As it is widely known that false set can result from contamination with alkali metal carbonates or prior atmospheric contamination of cement products and serious operational and handling problems thereby resulted, the portland cement industry has rigorously avoided carbon dioxide and alkali metal carbonates. Only recently has it been demonstrated that if non-gypsum containing portland cement powders were used that the proper combination of sulfonated lignins or lignosulfonates with sodium carbonate (U.S. Pat. No. 3,689,294) or better with sodium bicarbonate (U.S. Pat. No. 3,960,582) permitted the formulation of fluid, very low water cements which resulted in very high strength. No known work has been reported on the beneficial utilization of carbon dioxide during the mixing of portland cement products with or without gypsum.
Whereas it has been known for many years that prior carbon dioxide or carbonate contamination can cause severe problems in mixing and handling fluidity, only in the past ten to twenty years has it become progressively realized that atmospheric carbonation during drying of thin or porous cement and concrete products can be the cause of up to half of the very detrimental shrinkage and cracking previously attributed just to atmospheric drying. The carbon dioxide in the humid atmosphere progressively penetrates cement products during drying and apparently reacts with the calcium hydroxide associated with the calcium aluminate, ferrite, and silicate hydrates and with the free calcium hydroxide crystals. Eventually about 45 parts of carbon dioxide can actually combine with 100 parts of cement. As the carbon dioxide penetrates the cement product, the pH of the cement is progressively lowered from the very alkaline pH 12 - 13 to below pH 10; and the depth penetrated can be determined using phenophthalin indicator solution on a cement section.

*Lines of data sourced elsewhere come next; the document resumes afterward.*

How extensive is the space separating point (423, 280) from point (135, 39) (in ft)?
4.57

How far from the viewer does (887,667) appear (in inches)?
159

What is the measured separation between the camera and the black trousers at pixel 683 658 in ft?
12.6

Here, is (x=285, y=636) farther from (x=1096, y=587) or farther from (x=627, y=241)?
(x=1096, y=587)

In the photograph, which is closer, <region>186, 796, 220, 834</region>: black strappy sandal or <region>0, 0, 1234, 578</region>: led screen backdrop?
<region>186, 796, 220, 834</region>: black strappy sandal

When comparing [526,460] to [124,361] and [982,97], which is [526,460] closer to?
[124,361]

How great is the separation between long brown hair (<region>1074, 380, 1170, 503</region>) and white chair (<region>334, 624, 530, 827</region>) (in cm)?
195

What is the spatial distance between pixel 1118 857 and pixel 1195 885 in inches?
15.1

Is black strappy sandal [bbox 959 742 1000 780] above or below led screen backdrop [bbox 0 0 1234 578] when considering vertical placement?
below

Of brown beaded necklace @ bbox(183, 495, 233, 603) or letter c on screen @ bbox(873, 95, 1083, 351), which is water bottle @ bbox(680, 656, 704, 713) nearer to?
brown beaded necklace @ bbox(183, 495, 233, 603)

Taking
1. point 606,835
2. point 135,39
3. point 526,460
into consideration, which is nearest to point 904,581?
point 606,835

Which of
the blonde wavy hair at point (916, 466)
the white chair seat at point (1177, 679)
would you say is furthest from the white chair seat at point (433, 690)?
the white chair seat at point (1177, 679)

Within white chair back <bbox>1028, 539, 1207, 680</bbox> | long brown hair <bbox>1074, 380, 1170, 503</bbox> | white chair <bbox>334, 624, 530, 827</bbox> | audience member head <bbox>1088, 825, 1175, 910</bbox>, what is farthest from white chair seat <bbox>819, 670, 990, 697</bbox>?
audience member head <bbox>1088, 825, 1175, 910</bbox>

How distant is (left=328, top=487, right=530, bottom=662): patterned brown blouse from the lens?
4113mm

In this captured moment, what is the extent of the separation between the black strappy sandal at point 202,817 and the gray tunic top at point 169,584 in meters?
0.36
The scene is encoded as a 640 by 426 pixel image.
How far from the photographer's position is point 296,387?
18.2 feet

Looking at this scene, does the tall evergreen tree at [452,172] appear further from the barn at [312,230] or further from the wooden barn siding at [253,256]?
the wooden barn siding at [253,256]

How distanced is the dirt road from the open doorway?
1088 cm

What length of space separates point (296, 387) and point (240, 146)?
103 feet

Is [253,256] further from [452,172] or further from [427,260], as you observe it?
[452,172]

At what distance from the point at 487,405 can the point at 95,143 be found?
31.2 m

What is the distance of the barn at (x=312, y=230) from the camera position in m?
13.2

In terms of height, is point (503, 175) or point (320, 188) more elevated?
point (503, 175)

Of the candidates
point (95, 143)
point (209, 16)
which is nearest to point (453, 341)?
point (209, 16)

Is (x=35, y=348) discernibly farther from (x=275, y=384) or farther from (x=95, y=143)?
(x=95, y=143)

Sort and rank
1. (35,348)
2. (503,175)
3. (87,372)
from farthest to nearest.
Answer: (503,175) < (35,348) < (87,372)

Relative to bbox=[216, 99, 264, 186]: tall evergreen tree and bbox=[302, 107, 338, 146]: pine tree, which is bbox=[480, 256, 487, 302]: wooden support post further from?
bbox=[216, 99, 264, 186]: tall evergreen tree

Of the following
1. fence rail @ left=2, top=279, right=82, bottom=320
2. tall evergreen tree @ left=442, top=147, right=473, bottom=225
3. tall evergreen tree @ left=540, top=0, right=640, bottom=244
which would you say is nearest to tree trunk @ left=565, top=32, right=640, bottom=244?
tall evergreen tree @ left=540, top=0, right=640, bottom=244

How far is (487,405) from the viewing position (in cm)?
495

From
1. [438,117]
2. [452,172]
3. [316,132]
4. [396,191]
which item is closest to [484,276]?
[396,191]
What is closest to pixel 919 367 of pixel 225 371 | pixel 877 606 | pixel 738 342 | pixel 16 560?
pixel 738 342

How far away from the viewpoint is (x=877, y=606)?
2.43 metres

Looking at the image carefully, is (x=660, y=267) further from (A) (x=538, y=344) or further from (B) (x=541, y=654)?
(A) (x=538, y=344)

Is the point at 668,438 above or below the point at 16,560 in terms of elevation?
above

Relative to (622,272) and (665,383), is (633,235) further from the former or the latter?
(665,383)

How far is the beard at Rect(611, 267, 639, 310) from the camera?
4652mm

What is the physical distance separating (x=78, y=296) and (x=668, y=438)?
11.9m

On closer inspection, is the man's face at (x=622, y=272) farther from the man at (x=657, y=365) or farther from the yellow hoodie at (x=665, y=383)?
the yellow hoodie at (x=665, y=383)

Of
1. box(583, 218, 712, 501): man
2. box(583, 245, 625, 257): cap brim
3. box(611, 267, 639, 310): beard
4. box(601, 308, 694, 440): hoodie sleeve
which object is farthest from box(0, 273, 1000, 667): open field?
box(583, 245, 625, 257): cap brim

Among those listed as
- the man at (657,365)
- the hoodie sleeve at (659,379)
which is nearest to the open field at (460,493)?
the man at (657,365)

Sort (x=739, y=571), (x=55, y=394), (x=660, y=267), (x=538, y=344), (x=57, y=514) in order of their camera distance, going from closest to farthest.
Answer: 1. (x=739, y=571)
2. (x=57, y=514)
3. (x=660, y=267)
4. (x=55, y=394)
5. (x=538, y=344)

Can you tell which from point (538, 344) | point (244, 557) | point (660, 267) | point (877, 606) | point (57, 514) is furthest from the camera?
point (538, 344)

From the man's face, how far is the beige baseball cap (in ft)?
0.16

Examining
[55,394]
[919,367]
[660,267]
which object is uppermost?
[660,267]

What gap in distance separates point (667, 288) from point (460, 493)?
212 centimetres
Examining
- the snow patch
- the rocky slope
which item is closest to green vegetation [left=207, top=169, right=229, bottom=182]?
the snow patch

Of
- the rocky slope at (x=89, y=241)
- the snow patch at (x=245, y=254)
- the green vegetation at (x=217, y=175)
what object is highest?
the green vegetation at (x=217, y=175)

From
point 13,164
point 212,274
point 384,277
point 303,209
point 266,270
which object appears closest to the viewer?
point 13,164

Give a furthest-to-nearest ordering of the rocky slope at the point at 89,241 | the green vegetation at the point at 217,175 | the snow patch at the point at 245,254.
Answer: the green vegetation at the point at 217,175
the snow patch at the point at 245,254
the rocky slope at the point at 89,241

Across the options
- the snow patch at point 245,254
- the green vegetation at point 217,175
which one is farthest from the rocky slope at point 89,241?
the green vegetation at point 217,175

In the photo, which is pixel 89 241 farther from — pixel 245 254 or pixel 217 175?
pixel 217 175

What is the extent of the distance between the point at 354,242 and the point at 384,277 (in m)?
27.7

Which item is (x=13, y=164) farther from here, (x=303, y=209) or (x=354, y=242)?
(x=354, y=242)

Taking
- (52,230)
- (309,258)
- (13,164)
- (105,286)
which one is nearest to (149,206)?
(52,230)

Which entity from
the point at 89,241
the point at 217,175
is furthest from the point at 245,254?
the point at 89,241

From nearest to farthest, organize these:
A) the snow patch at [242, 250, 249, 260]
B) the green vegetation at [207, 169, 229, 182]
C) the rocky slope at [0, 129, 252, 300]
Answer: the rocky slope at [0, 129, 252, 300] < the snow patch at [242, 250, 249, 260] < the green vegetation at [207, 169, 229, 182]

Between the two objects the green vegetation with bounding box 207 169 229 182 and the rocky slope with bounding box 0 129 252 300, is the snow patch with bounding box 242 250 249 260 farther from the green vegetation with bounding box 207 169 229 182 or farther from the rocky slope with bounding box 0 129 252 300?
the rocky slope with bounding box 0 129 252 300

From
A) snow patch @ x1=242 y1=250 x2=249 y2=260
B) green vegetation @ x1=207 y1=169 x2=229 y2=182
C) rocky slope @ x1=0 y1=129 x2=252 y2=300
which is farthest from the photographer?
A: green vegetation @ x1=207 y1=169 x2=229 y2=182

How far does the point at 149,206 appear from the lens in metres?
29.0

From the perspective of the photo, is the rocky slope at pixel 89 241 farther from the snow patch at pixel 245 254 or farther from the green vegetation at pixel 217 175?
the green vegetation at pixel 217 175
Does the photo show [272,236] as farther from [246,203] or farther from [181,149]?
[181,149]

In the practice of this invention, the fluid portland cement slurries with and without gypsum present are homogeneously carbonated with generally only about one one-hundredth to one tenth as much carbon dioxide as can actually react with the hydrated cement. With these lower levels of homogeneous carbonation in this invention, the pH of the cement remains about the same as for normal cements.
It is, therefore, the general object of this invention to provide new portland cement compositions.
Another object of this invention is to provide portland cement mixes having a controlled setting time and stabilized upon hydration using carbon dioxide.
A further object of this invention is to provide fluid portland cement mixes with or without added gypsum which are stabilized upon hydration with carbon dioxide and include an accelerator for hardening.
Still another object of this invention is to provide a set regulated portland cement mixture having reduced water requirements and yet remain free-flowing until setting.
Other objects, features and advantages of this invention will become evident from the following detailed description of the invention.